Lots of photographers will say that using plug-ins to process your images is cheating.
Cheating what, exactly, I'm not sure? Cheating reality? Well, duh. But who ever said photography had to be about reality? Photographers have been cheating reality in the darkroom almost since photography began. Dodging, burning, hand-tinting - heck, even shooting in Black and White is cheating reality.
From my perspective, Photoshop plug-ins are an artistic tool, to be used by the individual as they see fit. Yes, sometimes people go overboard, and a style can get done to death (everybody say HDR). And No, a filter or an effect is not a substitute for a good image to begin with. But it can also help turn a reasonably drab image into a more pleasing one.
Often it also comes down to what the image is going to be used for, and who is going to use it. Some competitions have strict rules around any form of 'manipulation', while others let you go for it to your hearts content. Most magazines, however, will want untouched images so that their own graphic department can start from scratch - unless of course it's a photography magazine showcasing your own, finished, work.
I've used Photoshop since version 3 (or there abouts) and have been guilty of over-processing one or two images in my time. But that is also how you begin to learn when enough is enough. All artists go through this. And yes, that does mean I consider photography to be an art form. Of course it is.
My favourite suite of Plug-ins comes from onOne Software - PhotoTools Professional. They have a great range of one-click Photoshop presets that you can apply as single effects, or mix and match to create individual looks. Most looks are controllable from within PhotoTools, varying the degree of the effect before you apply them and export back into Photoshop on its own layer. I use single effects all the time in my wedding work, and they really do speed up the overall workflow.

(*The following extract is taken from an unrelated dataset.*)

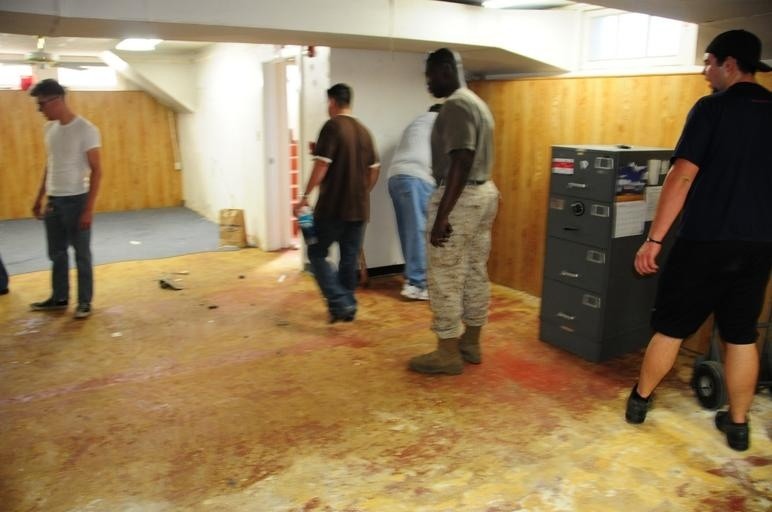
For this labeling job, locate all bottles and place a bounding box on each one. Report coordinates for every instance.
[297,204,318,245]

Case-in-point today, when a file arrived at my in-box from a client who asked me to 'fix' the attached image and 'make it look more moody etc' (they were his exact words).
|Original photo as supplied for 'fixing'|
Rather than spend a lot of time in Photoshop, I decided to see what I could get out of onOne's PhotoTools suite. I did a basic curves adjustment in Photoshop to boost the shadows, and then exported the image to PhotoTools from within Photoshop itself.
|And the final result using PhotoTools Plugins|
Yes, I could have done everything from within Photoshop, but that 5 minutes would have turned into 15 or 20. And time, as they say, is money.